A recommendation to retire the awards at last week’s Council meeting was not supported by Councillors, who instead voted unanimously to try and rejuvenate the once popular competition.
Two community groups expressed interest in taking on the role earlier this year, but later declined due in part to the $2500 offered by the Council and the need for a full 12 months to plan and deliver a successful first event.
It is hoped last week’s decision will see one of those two groups appropriately funded to coordinate the awards every two years from 2019. The Council is also open to new groups coming forward to discuss the opportunity.
Mayor Joe McCracken said the awards had a proud 34-year history, but nominations had declined over the past three years and coordination by a community group, rather than the Council, was needed to reinvigorate interest.
“The awards were first held in 1983 as the Best Kept Secret Awards and expanded in 2002 to become the Home and Garden Awards before a name change to the Garden Awards in 2016,” he said.
“They recognise residents, and in the past businesses, for the care and attention they showed to their gardens.
“In their halcyon days, the Garden Awards engaged a lot of property owners and really added to our annual calendar of events, but we only had 20 nominations in 2015, 12 in 2016 and nine last year.
“The ‘street of the year’ category was removed last year due to a lack of nominations over a number of years. Unfortunately it became clear the awards were struggling to maintain community support in their current form.”

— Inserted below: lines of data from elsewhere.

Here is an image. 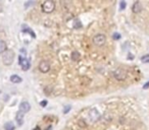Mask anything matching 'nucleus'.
<instances>
[{"label":"nucleus","mask_w":149,"mask_h":130,"mask_svg":"<svg viewBox=\"0 0 149 130\" xmlns=\"http://www.w3.org/2000/svg\"><path fill=\"white\" fill-rule=\"evenodd\" d=\"M14 56H15L14 55V52L12 50H8L7 49V51L5 52V53L3 54V56H2V62H3V64L6 65V66L11 65L12 62H13V60H14Z\"/></svg>","instance_id":"obj_1"},{"label":"nucleus","mask_w":149,"mask_h":130,"mask_svg":"<svg viewBox=\"0 0 149 130\" xmlns=\"http://www.w3.org/2000/svg\"><path fill=\"white\" fill-rule=\"evenodd\" d=\"M42 11L45 13H51L55 9V2L52 0H47L42 4Z\"/></svg>","instance_id":"obj_2"},{"label":"nucleus","mask_w":149,"mask_h":130,"mask_svg":"<svg viewBox=\"0 0 149 130\" xmlns=\"http://www.w3.org/2000/svg\"><path fill=\"white\" fill-rule=\"evenodd\" d=\"M113 74V77L117 80H120V81H123V80H125L127 78V72L124 70L123 68H118V69H115V70L112 72Z\"/></svg>","instance_id":"obj_3"},{"label":"nucleus","mask_w":149,"mask_h":130,"mask_svg":"<svg viewBox=\"0 0 149 130\" xmlns=\"http://www.w3.org/2000/svg\"><path fill=\"white\" fill-rule=\"evenodd\" d=\"M106 42V37L104 36L103 34H97L96 36H94L93 38V43L96 46H103Z\"/></svg>","instance_id":"obj_4"},{"label":"nucleus","mask_w":149,"mask_h":130,"mask_svg":"<svg viewBox=\"0 0 149 130\" xmlns=\"http://www.w3.org/2000/svg\"><path fill=\"white\" fill-rule=\"evenodd\" d=\"M19 64L21 65V67H22V69L24 71H27L28 69L30 68V61L27 58H25L23 56L19 57Z\"/></svg>","instance_id":"obj_5"},{"label":"nucleus","mask_w":149,"mask_h":130,"mask_svg":"<svg viewBox=\"0 0 149 130\" xmlns=\"http://www.w3.org/2000/svg\"><path fill=\"white\" fill-rule=\"evenodd\" d=\"M39 70L42 73H47L49 70H50V63L46 60H42L39 63Z\"/></svg>","instance_id":"obj_6"},{"label":"nucleus","mask_w":149,"mask_h":130,"mask_svg":"<svg viewBox=\"0 0 149 130\" xmlns=\"http://www.w3.org/2000/svg\"><path fill=\"white\" fill-rule=\"evenodd\" d=\"M31 110V105L29 102H22L20 104V112H22V113H28V112Z\"/></svg>","instance_id":"obj_7"},{"label":"nucleus","mask_w":149,"mask_h":130,"mask_svg":"<svg viewBox=\"0 0 149 130\" xmlns=\"http://www.w3.org/2000/svg\"><path fill=\"white\" fill-rule=\"evenodd\" d=\"M132 11L134 13H139L142 11V4L140 3V1H136L134 2L133 6H132Z\"/></svg>","instance_id":"obj_8"},{"label":"nucleus","mask_w":149,"mask_h":130,"mask_svg":"<svg viewBox=\"0 0 149 130\" xmlns=\"http://www.w3.org/2000/svg\"><path fill=\"white\" fill-rule=\"evenodd\" d=\"M24 117H25V114L22 113V112H20V111L15 114V121L18 122L19 126H22L24 124Z\"/></svg>","instance_id":"obj_9"},{"label":"nucleus","mask_w":149,"mask_h":130,"mask_svg":"<svg viewBox=\"0 0 149 130\" xmlns=\"http://www.w3.org/2000/svg\"><path fill=\"white\" fill-rule=\"evenodd\" d=\"M90 118L92 119L93 121H96V120H98L99 118H100V114L98 113L96 109H93V110H91V112H90Z\"/></svg>","instance_id":"obj_10"},{"label":"nucleus","mask_w":149,"mask_h":130,"mask_svg":"<svg viewBox=\"0 0 149 130\" xmlns=\"http://www.w3.org/2000/svg\"><path fill=\"white\" fill-rule=\"evenodd\" d=\"M10 81H11L12 83H21V82L23 81V79H22L21 76L16 75V74H13V75L10 76Z\"/></svg>","instance_id":"obj_11"},{"label":"nucleus","mask_w":149,"mask_h":130,"mask_svg":"<svg viewBox=\"0 0 149 130\" xmlns=\"http://www.w3.org/2000/svg\"><path fill=\"white\" fill-rule=\"evenodd\" d=\"M6 51H7V45H6L5 41L0 40V54L5 53Z\"/></svg>","instance_id":"obj_12"},{"label":"nucleus","mask_w":149,"mask_h":130,"mask_svg":"<svg viewBox=\"0 0 149 130\" xmlns=\"http://www.w3.org/2000/svg\"><path fill=\"white\" fill-rule=\"evenodd\" d=\"M80 57H81V55H80V53L78 51H73V53L71 55V58H72L73 61H79Z\"/></svg>","instance_id":"obj_13"},{"label":"nucleus","mask_w":149,"mask_h":130,"mask_svg":"<svg viewBox=\"0 0 149 130\" xmlns=\"http://www.w3.org/2000/svg\"><path fill=\"white\" fill-rule=\"evenodd\" d=\"M23 32H24V33H29L33 38H35V37H36V35L34 34V32H33L29 27H27L26 24H24V25H23Z\"/></svg>","instance_id":"obj_14"},{"label":"nucleus","mask_w":149,"mask_h":130,"mask_svg":"<svg viewBox=\"0 0 149 130\" xmlns=\"http://www.w3.org/2000/svg\"><path fill=\"white\" fill-rule=\"evenodd\" d=\"M14 128H15V126H14V124L12 122H7L4 125V129L5 130H14Z\"/></svg>","instance_id":"obj_15"},{"label":"nucleus","mask_w":149,"mask_h":130,"mask_svg":"<svg viewBox=\"0 0 149 130\" xmlns=\"http://www.w3.org/2000/svg\"><path fill=\"white\" fill-rule=\"evenodd\" d=\"M78 125H79L80 127H82V128H85V127H87V123H86V121H84L83 119L79 120V122H78Z\"/></svg>","instance_id":"obj_16"},{"label":"nucleus","mask_w":149,"mask_h":130,"mask_svg":"<svg viewBox=\"0 0 149 130\" xmlns=\"http://www.w3.org/2000/svg\"><path fill=\"white\" fill-rule=\"evenodd\" d=\"M141 61L143 63H149V55H144L143 57H141Z\"/></svg>","instance_id":"obj_17"},{"label":"nucleus","mask_w":149,"mask_h":130,"mask_svg":"<svg viewBox=\"0 0 149 130\" xmlns=\"http://www.w3.org/2000/svg\"><path fill=\"white\" fill-rule=\"evenodd\" d=\"M126 6H127V3L125 2V1H121V3H120V7H121V10H124L126 8Z\"/></svg>","instance_id":"obj_18"},{"label":"nucleus","mask_w":149,"mask_h":130,"mask_svg":"<svg viewBox=\"0 0 149 130\" xmlns=\"http://www.w3.org/2000/svg\"><path fill=\"white\" fill-rule=\"evenodd\" d=\"M71 109H72V107H71V106H65V108H64V110H63V113H64V114H67L68 112H70V111H71Z\"/></svg>","instance_id":"obj_19"},{"label":"nucleus","mask_w":149,"mask_h":130,"mask_svg":"<svg viewBox=\"0 0 149 130\" xmlns=\"http://www.w3.org/2000/svg\"><path fill=\"white\" fill-rule=\"evenodd\" d=\"M47 104H48V102H47L46 100H44V101H42V102L40 103V106L44 108V107H46V106H47Z\"/></svg>","instance_id":"obj_20"},{"label":"nucleus","mask_w":149,"mask_h":130,"mask_svg":"<svg viewBox=\"0 0 149 130\" xmlns=\"http://www.w3.org/2000/svg\"><path fill=\"white\" fill-rule=\"evenodd\" d=\"M113 39H114V40H119V39H121V35L118 34V33H114V34H113Z\"/></svg>","instance_id":"obj_21"},{"label":"nucleus","mask_w":149,"mask_h":130,"mask_svg":"<svg viewBox=\"0 0 149 130\" xmlns=\"http://www.w3.org/2000/svg\"><path fill=\"white\" fill-rule=\"evenodd\" d=\"M148 88H149V80H148V81H147V82L143 85V90H147Z\"/></svg>","instance_id":"obj_22"},{"label":"nucleus","mask_w":149,"mask_h":130,"mask_svg":"<svg viewBox=\"0 0 149 130\" xmlns=\"http://www.w3.org/2000/svg\"><path fill=\"white\" fill-rule=\"evenodd\" d=\"M33 4H34V2H27L26 4H25V7H26V8H28L30 5H33Z\"/></svg>","instance_id":"obj_23"},{"label":"nucleus","mask_w":149,"mask_h":130,"mask_svg":"<svg viewBox=\"0 0 149 130\" xmlns=\"http://www.w3.org/2000/svg\"><path fill=\"white\" fill-rule=\"evenodd\" d=\"M33 130H40V127H39V126H37V127H35Z\"/></svg>","instance_id":"obj_24"},{"label":"nucleus","mask_w":149,"mask_h":130,"mask_svg":"<svg viewBox=\"0 0 149 130\" xmlns=\"http://www.w3.org/2000/svg\"><path fill=\"white\" fill-rule=\"evenodd\" d=\"M51 128H52V126H49V127H47L46 130H51Z\"/></svg>","instance_id":"obj_25"}]
</instances>
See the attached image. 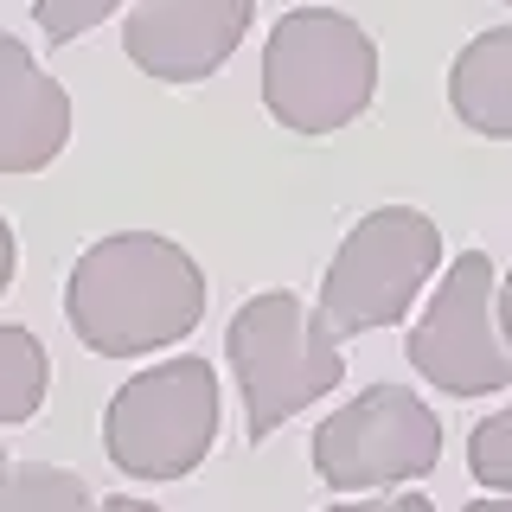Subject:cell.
I'll list each match as a JSON object with an SVG mask.
<instances>
[{
	"label": "cell",
	"instance_id": "obj_1",
	"mask_svg": "<svg viewBox=\"0 0 512 512\" xmlns=\"http://www.w3.org/2000/svg\"><path fill=\"white\" fill-rule=\"evenodd\" d=\"M64 320L103 359H148L205 320V269L160 231L96 237L64 282Z\"/></svg>",
	"mask_w": 512,
	"mask_h": 512
},
{
	"label": "cell",
	"instance_id": "obj_2",
	"mask_svg": "<svg viewBox=\"0 0 512 512\" xmlns=\"http://www.w3.org/2000/svg\"><path fill=\"white\" fill-rule=\"evenodd\" d=\"M378 96V45L352 13L295 7L263 45V109L288 135H333Z\"/></svg>",
	"mask_w": 512,
	"mask_h": 512
},
{
	"label": "cell",
	"instance_id": "obj_3",
	"mask_svg": "<svg viewBox=\"0 0 512 512\" xmlns=\"http://www.w3.org/2000/svg\"><path fill=\"white\" fill-rule=\"evenodd\" d=\"M224 352H231L237 391H244L250 442H269L295 410L320 404V397L346 378L340 340H333V333L320 327V314L301 308L288 288H263V295H250L244 308L231 314Z\"/></svg>",
	"mask_w": 512,
	"mask_h": 512
},
{
	"label": "cell",
	"instance_id": "obj_4",
	"mask_svg": "<svg viewBox=\"0 0 512 512\" xmlns=\"http://www.w3.org/2000/svg\"><path fill=\"white\" fill-rule=\"evenodd\" d=\"M436 269H442L436 218L416 212V205H378V212H365L352 224L340 256L327 263L314 314H320V327H327L333 340L397 327Z\"/></svg>",
	"mask_w": 512,
	"mask_h": 512
},
{
	"label": "cell",
	"instance_id": "obj_5",
	"mask_svg": "<svg viewBox=\"0 0 512 512\" xmlns=\"http://www.w3.org/2000/svg\"><path fill=\"white\" fill-rule=\"evenodd\" d=\"M218 442V372L205 359H160L109 397L103 448L135 480H186Z\"/></svg>",
	"mask_w": 512,
	"mask_h": 512
},
{
	"label": "cell",
	"instance_id": "obj_6",
	"mask_svg": "<svg viewBox=\"0 0 512 512\" xmlns=\"http://www.w3.org/2000/svg\"><path fill=\"white\" fill-rule=\"evenodd\" d=\"M442 461V416L410 384H372L314 429V474L340 493L423 480Z\"/></svg>",
	"mask_w": 512,
	"mask_h": 512
},
{
	"label": "cell",
	"instance_id": "obj_7",
	"mask_svg": "<svg viewBox=\"0 0 512 512\" xmlns=\"http://www.w3.org/2000/svg\"><path fill=\"white\" fill-rule=\"evenodd\" d=\"M410 365L448 397H487L512 384V346L500 333V276L480 250L442 269L436 301L410 327Z\"/></svg>",
	"mask_w": 512,
	"mask_h": 512
},
{
	"label": "cell",
	"instance_id": "obj_8",
	"mask_svg": "<svg viewBox=\"0 0 512 512\" xmlns=\"http://www.w3.org/2000/svg\"><path fill=\"white\" fill-rule=\"evenodd\" d=\"M250 0H135L122 52L160 84H205L250 32Z\"/></svg>",
	"mask_w": 512,
	"mask_h": 512
},
{
	"label": "cell",
	"instance_id": "obj_9",
	"mask_svg": "<svg viewBox=\"0 0 512 512\" xmlns=\"http://www.w3.org/2000/svg\"><path fill=\"white\" fill-rule=\"evenodd\" d=\"M71 141V96L13 32H0V173H45Z\"/></svg>",
	"mask_w": 512,
	"mask_h": 512
},
{
	"label": "cell",
	"instance_id": "obj_10",
	"mask_svg": "<svg viewBox=\"0 0 512 512\" xmlns=\"http://www.w3.org/2000/svg\"><path fill=\"white\" fill-rule=\"evenodd\" d=\"M448 103L461 128L487 141H512V26H493L461 45L455 71H448Z\"/></svg>",
	"mask_w": 512,
	"mask_h": 512
},
{
	"label": "cell",
	"instance_id": "obj_11",
	"mask_svg": "<svg viewBox=\"0 0 512 512\" xmlns=\"http://www.w3.org/2000/svg\"><path fill=\"white\" fill-rule=\"evenodd\" d=\"M52 384V359L26 327H0V423H32Z\"/></svg>",
	"mask_w": 512,
	"mask_h": 512
},
{
	"label": "cell",
	"instance_id": "obj_12",
	"mask_svg": "<svg viewBox=\"0 0 512 512\" xmlns=\"http://www.w3.org/2000/svg\"><path fill=\"white\" fill-rule=\"evenodd\" d=\"M0 512H103L96 493L84 487V474L71 468H13Z\"/></svg>",
	"mask_w": 512,
	"mask_h": 512
},
{
	"label": "cell",
	"instance_id": "obj_13",
	"mask_svg": "<svg viewBox=\"0 0 512 512\" xmlns=\"http://www.w3.org/2000/svg\"><path fill=\"white\" fill-rule=\"evenodd\" d=\"M468 468L480 487L512 493V410H493L487 423H474L468 436Z\"/></svg>",
	"mask_w": 512,
	"mask_h": 512
},
{
	"label": "cell",
	"instance_id": "obj_14",
	"mask_svg": "<svg viewBox=\"0 0 512 512\" xmlns=\"http://www.w3.org/2000/svg\"><path fill=\"white\" fill-rule=\"evenodd\" d=\"M116 7H122V0H32V13H39V32H45L52 45L84 39V32L103 26Z\"/></svg>",
	"mask_w": 512,
	"mask_h": 512
},
{
	"label": "cell",
	"instance_id": "obj_15",
	"mask_svg": "<svg viewBox=\"0 0 512 512\" xmlns=\"http://www.w3.org/2000/svg\"><path fill=\"white\" fill-rule=\"evenodd\" d=\"M327 512H436L423 493H397V500H346V506H327Z\"/></svg>",
	"mask_w": 512,
	"mask_h": 512
},
{
	"label": "cell",
	"instance_id": "obj_16",
	"mask_svg": "<svg viewBox=\"0 0 512 512\" xmlns=\"http://www.w3.org/2000/svg\"><path fill=\"white\" fill-rule=\"evenodd\" d=\"M13 256H20L13 250V224L0 218V295H7V282H13Z\"/></svg>",
	"mask_w": 512,
	"mask_h": 512
},
{
	"label": "cell",
	"instance_id": "obj_17",
	"mask_svg": "<svg viewBox=\"0 0 512 512\" xmlns=\"http://www.w3.org/2000/svg\"><path fill=\"white\" fill-rule=\"evenodd\" d=\"M103 512H160L148 500H135V493H116V500H103Z\"/></svg>",
	"mask_w": 512,
	"mask_h": 512
},
{
	"label": "cell",
	"instance_id": "obj_18",
	"mask_svg": "<svg viewBox=\"0 0 512 512\" xmlns=\"http://www.w3.org/2000/svg\"><path fill=\"white\" fill-rule=\"evenodd\" d=\"M500 333H506V346H512V276L500 282Z\"/></svg>",
	"mask_w": 512,
	"mask_h": 512
},
{
	"label": "cell",
	"instance_id": "obj_19",
	"mask_svg": "<svg viewBox=\"0 0 512 512\" xmlns=\"http://www.w3.org/2000/svg\"><path fill=\"white\" fill-rule=\"evenodd\" d=\"M468 512H512V493H493V500H474Z\"/></svg>",
	"mask_w": 512,
	"mask_h": 512
},
{
	"label": "cell",
	"instance_id": "obj_20",
	"mask_svg": "<svg viewBox=\"0 0 512 512\" xmlns=\"http://www.w3.org/2000/svg\"><path fill=\"white\" fill-rule=\"evenodd\" d=\"M7 480H13V461H7V448H0V493H7Z\"/></svg>",
	"mask_w": 512,
	"mask_h": 512
}]
</instances>
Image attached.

Cr McCracken said it would be a wonderful outcome for everyone if a community group took over the planning and delivered a successful event right across the Shire in 2019.
“Sometimes well-established events like this just lose momentum or get a bit tired and I think that’s what we’ve seen here, but that doesn’t mean they can’t be successful again,” he said.
“Councillors have asked officers to resume discussions with the two previously interested groups to assess their willingness to coordinate the awards every two years – potentially with a higher financial contribution from the Council. Maybe there are other groups as well that might be interested.
“We’ll see where these talks take us, but I’m confident we can find a way forward, that the Garden Awards will be saved and that they’ll once again become a popular feature on our local events calendar.”